Negative effects of caffeine

- caffeine exaggerates the stress response

- it leads to an increase in blood sugar and in blood pressure

- it can also lead to decreased bone density

- it can be addictive

For some people caffeine also causes

- chronic fatigue

- digestive problems

- anxiety

- sleep disturbance

- heart palpitations

- depression and irritability

- cravings for certain foods

As with lots of foods, different people react differently to caffeine. For my money, if caffeine is causing any of the problems above then it's likely to be cancelling out the possible benefits in the first list. The negative impact that chronic stress, poor sleep, anxiety and depression in particular can have on health should not be underestimated. My advice to anyone who regularly has caffeine, suffers from any of the second list above and wonders if there may be a connection, is to gradually cut their caffeine intake down to nil (halve it every three days until you can drop the last one or two drinks). Stay off it for a couple of weeks  and monitor how you feel - then have a coffee and see what your body tells you. That is the best answer you will get!

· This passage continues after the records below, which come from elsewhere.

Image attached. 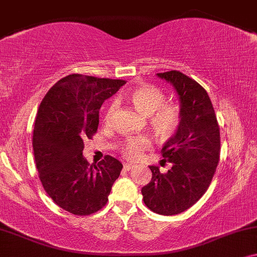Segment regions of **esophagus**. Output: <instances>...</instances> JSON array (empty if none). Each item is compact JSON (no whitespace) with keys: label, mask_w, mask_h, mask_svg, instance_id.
<instances>
[{"label":"esophagus","mask_w":257,"mask_h":257,"mask_svg":"<svg viewBox=\"0 0 257 257\" xmlns=\"http://www.w3.org/2000/svg\"><path fill=\"white\" fill-rule=\"evenodd\" d=\"M134 168H135V165H134V164H129V163L123 164V169L125 170V171H129V170H132Z\"/></svg>","instance_id":"esophagus-1"}]
</instances>
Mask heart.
Segmentation results:
<instances>
[{
    "mask_svg": "<svg viewBox=\"0 0 257 257\" xmlns=\"http://www.w3.org/2000/svg\"><path fill=\"white\" fill-rule=\"evenodd\" d=\"M130 103L144 116H150V124L154 133L162 140L170 139L176 133L180 122L178 108L171 104H163L164 94L154 86L141 85L133 88L128 94ZM116 109V104L111 103L104 114V122L109 123ZM150 147L148 137H130L122 147V153L129 160L140 157L141 151Z\"/></svg>",
    "mask_w": 257,
    "mask_h": 257,
    "instance_id": "1",
    "label": "heart"
}]
</instances>
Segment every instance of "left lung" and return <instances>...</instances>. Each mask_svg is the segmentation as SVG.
<instances>
[{
	"mask_svg": "<svg viewBox=\"0 0 257 257\" xmlns=\"http://www.w3.org/2000/svg\"><path fill=\"white\" fill-rule=\"evenodd\" d=\"M172 85L179 99L180 122L162 148L171 169L161 173L150 165L153 178L142 187L148 208L162 215L179 214L200 199L214 176L220 155V132L207 92L178 71L157 73Z\"/></svg>",
	"mask_w": 257,
	"mask_h": 257,
	"instance_id": "obj_1",
	"label": "left lung"
}]
</instances>
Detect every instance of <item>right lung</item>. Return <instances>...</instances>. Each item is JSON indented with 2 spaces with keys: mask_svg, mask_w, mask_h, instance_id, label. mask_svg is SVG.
<instances>
[{
  "mask_svg": "<svg viewBox=\"0 0 257 257\" xmlns=\"http://www.w3.org/2000/svg\"><path fill=\"white\" fill-rule=\"evenodd\" d=\"M124 84L70 74L57 81L39 104L32 139L39 179L49 197L72 214L89 215L102 208L123 168L108 155L89 165L82 150L84 141L96 133L104 100Z\"/></svg>",
  "mask_w": 257,
  "mask_h": 257,
  "instance_id": "obj_1",
  "label": "right lung"
}]
</instances>
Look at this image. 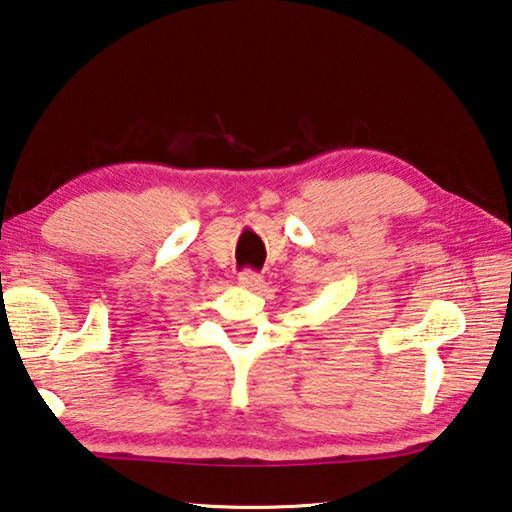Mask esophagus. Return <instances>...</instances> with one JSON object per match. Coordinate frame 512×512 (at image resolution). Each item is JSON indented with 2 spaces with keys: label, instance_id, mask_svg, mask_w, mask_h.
I'll use <instances>...</instances> for the list:
<instances>
[{
  "label": "esophagus",
  "instance_id": "obj_1",
  "mask_svg": "<svg viewBox=\"0 0 512 512\" xmlns=\"http://www.w3.org/2000/svg\"><path fill=\"white\" fill-rule=\"evenodd\" d=\"M239 284L244 286V288H248V291H259V288L264 286V277L259 275V273H255V271H244V273H239Z\"/></svg>",
  "mask_w": 512,
  "mask_h": 512
}]
</instances>
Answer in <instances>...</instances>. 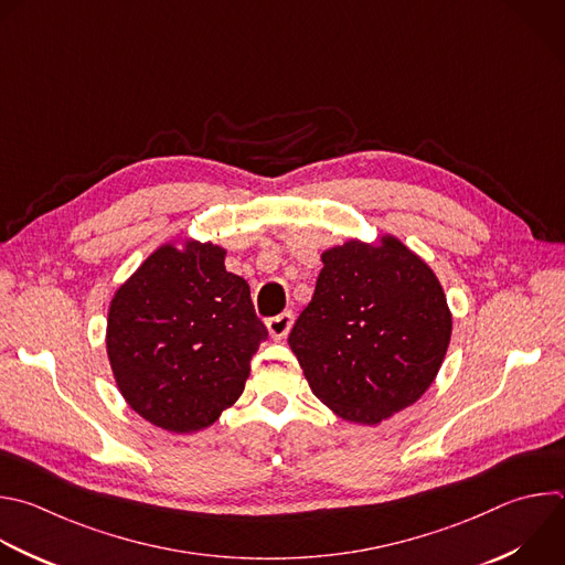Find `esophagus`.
<instances>
[{"label": "esophagus", "mask_w": 565, "mask_h": 565, "mask_svg": "<svg viewBox=\"0 0 565 565\" xmlns=\"http://www.w3.org/2000/svg\"><path fill=\"white\" fill-rule=\"evenodd\" d=\"M292 321H295V317H292V312H290V310H286V312H281V315L270 317V319L266 321L270 337H273V339H284V337L290 332Z\"/></svg>", "instance_id": "1"}]
</instances>
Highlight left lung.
Listing matches in <instances>:
<instances>
[{"instance_id":"8db88e82","label":"left lung","mask_w":565,"mask_h":565,"mask_svg":"<svg viewBox=\"0 0 565 565\" xmlns=\"http://www.w3.org/2000/svg\"><path fill=\"white\" fill-rule=\"evenodd\" d=\"M321 262L288 343L317 399L345 422L374 426L430 388L452 315L437 275L393 235L350 239Z\"/></svg>"}]
</instances>
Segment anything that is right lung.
I'll return each mask as SVG.
<instances>
[{"label":"right lung","instance_id":"right-lung-1","mask_svg":"<svg viewBox=\"0 0 565 565\" xmlns=\"http://www.w3.org/2000/svg\"><path fill=\"white\" fill-rule=\"evenodd\" d=\"M224 259L211 242L163 244L110 301L106 350L117 388L168 433L213 426L242 397L250 359L268 337L250 286Z\"/></svg>","mask_w":565,"mask_h":565}]
</instances>
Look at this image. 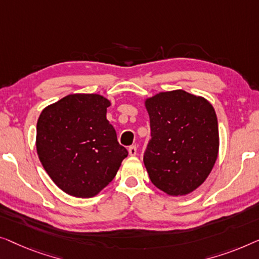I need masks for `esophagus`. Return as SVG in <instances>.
Instances as JSON below:
<instances>
[{
  "label": "esophagus",
  "instance_id": "esophagus-1",
  "mask_svg": "<svg viewBox=\"0 0 259 259\" xmlns=\"http://www.w3.org/2000/svg\"><path fill=\"white\" fill-rule=\"evenodd\" d=\"M128 151H129V155L130 156H136V154H137V147H136V145H131V147H129Z\"/></svg>",
  "mask_w": 259,
  "mask_h": 259
}]
</instances>
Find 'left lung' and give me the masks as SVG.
Segmentation results:
<instances>
[{
	"mask_svg": "<svg viewBox=\"0 0 259 259\" xmlns=\"http://www.w3.org/2000/svg\"><path fill=\"white\" fill-rule=\"evenodd\" d=\"M151 141L144 165L156 188L169 196H185L205 182L218 157L217 116L206 98L182 89L144 100Z\"/></svg>",
	"mask_w": 259,
	"mask_h": 259,
	"instance_id": "left-lung-1",
	"label": "left lung"
}]
</instances>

If your body responds happily to it, the optimum dose of caffeine to get the health benefits appears to be 3-5 cups a day. I'd try and keep these to the first half of the day to avoid any impact on sleep, and make it good quality coffee, rather than energy drinks or colas that invariably contain high doses of sugar or artificial sweeteners along with the caffeine.

If you want a healthy alternative to coffee, try choosing green tea, it gives a gentle caffeine buzz, but carries huge health benefits in terms of antioxidants and an apparent thermogenic (metabolic boosting) effect. To be the subject of another blog post!